ABOUT THIS TASK: All of the records below need to be returned exactly.

= Beginning of Section =

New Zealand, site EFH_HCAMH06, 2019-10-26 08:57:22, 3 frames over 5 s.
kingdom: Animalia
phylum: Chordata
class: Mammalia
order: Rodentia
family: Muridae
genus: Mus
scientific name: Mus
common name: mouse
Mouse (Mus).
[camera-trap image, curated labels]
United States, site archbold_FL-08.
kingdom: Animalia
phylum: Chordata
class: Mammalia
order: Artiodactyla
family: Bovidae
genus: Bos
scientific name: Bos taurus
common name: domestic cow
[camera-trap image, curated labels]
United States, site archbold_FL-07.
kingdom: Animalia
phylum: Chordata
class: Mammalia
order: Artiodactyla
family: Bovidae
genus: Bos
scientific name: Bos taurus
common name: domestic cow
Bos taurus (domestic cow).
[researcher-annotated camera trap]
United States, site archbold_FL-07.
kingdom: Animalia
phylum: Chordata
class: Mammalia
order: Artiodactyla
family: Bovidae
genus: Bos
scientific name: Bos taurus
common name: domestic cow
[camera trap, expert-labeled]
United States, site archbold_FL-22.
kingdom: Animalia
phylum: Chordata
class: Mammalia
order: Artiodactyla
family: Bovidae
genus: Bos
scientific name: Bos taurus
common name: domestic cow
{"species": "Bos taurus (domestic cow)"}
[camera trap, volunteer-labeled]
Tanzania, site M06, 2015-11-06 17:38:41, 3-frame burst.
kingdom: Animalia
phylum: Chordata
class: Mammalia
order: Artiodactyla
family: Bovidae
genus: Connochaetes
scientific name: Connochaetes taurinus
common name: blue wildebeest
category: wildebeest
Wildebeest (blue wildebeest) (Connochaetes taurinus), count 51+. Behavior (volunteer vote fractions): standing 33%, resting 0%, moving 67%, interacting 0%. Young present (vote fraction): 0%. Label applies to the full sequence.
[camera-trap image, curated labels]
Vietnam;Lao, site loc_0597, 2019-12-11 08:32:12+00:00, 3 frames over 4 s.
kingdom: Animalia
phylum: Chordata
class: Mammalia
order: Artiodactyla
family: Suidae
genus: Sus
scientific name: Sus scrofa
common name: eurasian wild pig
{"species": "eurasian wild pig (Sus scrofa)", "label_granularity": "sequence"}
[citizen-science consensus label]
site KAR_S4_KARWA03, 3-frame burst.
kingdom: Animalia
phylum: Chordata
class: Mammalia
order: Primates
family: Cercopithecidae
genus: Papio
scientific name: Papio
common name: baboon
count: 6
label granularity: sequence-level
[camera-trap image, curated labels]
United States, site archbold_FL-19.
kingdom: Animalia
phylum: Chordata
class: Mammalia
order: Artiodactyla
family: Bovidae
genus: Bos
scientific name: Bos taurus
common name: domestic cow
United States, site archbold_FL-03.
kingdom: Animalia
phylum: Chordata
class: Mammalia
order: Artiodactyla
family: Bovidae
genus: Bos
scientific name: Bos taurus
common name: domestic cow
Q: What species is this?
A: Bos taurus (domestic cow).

= End of Section =

PROBLEM SOLUTION:
New Zealand, site EFH_HCAMH06, 2019-10-26 08:57:22, 3 frames over 5 s.
kingdom: Animalia
phylum: Chordata
class: Mammalia
order: Rodentia
family: Muridae
genus: Mus
scientific name: Mus
common name: mouse
Mouse (Mus).
[camera-trap image, curated labels]
United States, site archbold_FL-08.
kingdom: Animalia
phylum: Chordata
class: Mammalia
order: Artiodactyla
family: Bovidae
genus: Bos
scientific name: Bos taurus
common name: domestic cow
[camera-trap image, curated labels]
United States, site archbold_FL-07.
kingdom: Animalia
phylum: Chordata
class: Mammalia
order: Artiodactyla
family: Bovidae
genus: Bos
scientific name: Bos taurus
common name: domestic cow
Bos taurus (domestic cow).
[researcher-annotated camera trap]
United States, site archbold_FL-07.
kingdom: Animalia
phylum: Chordata
class: Mammalia
order: Artiodactyla
family: Bovidae
genus: Bos
scientific name: Bos taurus
common name: domestic cow
[camera trap, expert-labeled]
United States, site archbold_FL-22.
kingdom: Animalia
phylum: Chordata
class: Mammalia
order: Artiodactyla
family: Bovidae
genus: Bos
scientific name: Bos taurus
common name: domestic cow
{"species": "Bos taurus (domestic cow)"}
[camera trap, volunteer-labeled]
Tanzania, site M06, 2015-11-06 17:38:41, 3-frame burst.
kingdom: Animalia
phylum: Chordata
class: Mammalia
order: Artiodactyla
family: Bovidae
genus: Connochaetes
scientific name: Connochaetes taurinus
common name: blue wildebeest
category: wildebeest
Wildebeest (blue wildebeest) (Connochaetes taurinus), count 51+. Behavior (volunteer vote fractions): standing 33%, resting 0%, moving 67%, interacting 0%. Young present (vote fraction): 0%. Label applies to the full sequence.
[camera-trap image, curated labels]
Vietnam;Lao, site loc_0597, 2019-12-11 08:32:12+00:00, 3 frames over 4 s.
kingdom: Animalia
phylum: Chordata
class: Mammalia
order: Artiodactyla
family: Suidae
genus: Sus
scientific name: Sus scrofa
common name: eurasian wild pig
{"species": "eurasian wild pig (Sus scrofa)", "label_granularity": "sequence"}
[citizen-science consensus label]
site KAR_S4_KARWA03, 3-frame burst.
kingdom: Animalia
phylum: Chordata
class: Mammalia
order: Primates
family: Cercopithecidae
genus: Papio
scientific name: Papio
common name: baboon
count: 6
label granularity: sequence-level
[camera-trap image, curated labels]
United States, site archbold_FL-19.
kingdom: Animalia
phylum: Chordata
class: Mammalia
order: Artiodactyla
family: Bovidae
genus: Bos
scientific name: Bos taurus
common name: domestic cow
United States, site archbold_FL-03.
kingdom: Animalia
phylum: Chordata
class: Mammalia
order: Artiodactyla
family: Bovidae
genus: Bos
scientific name: Bos taurus
common name: domestic cow
Q: What species is this?
A: Bos taurus (domestic cow).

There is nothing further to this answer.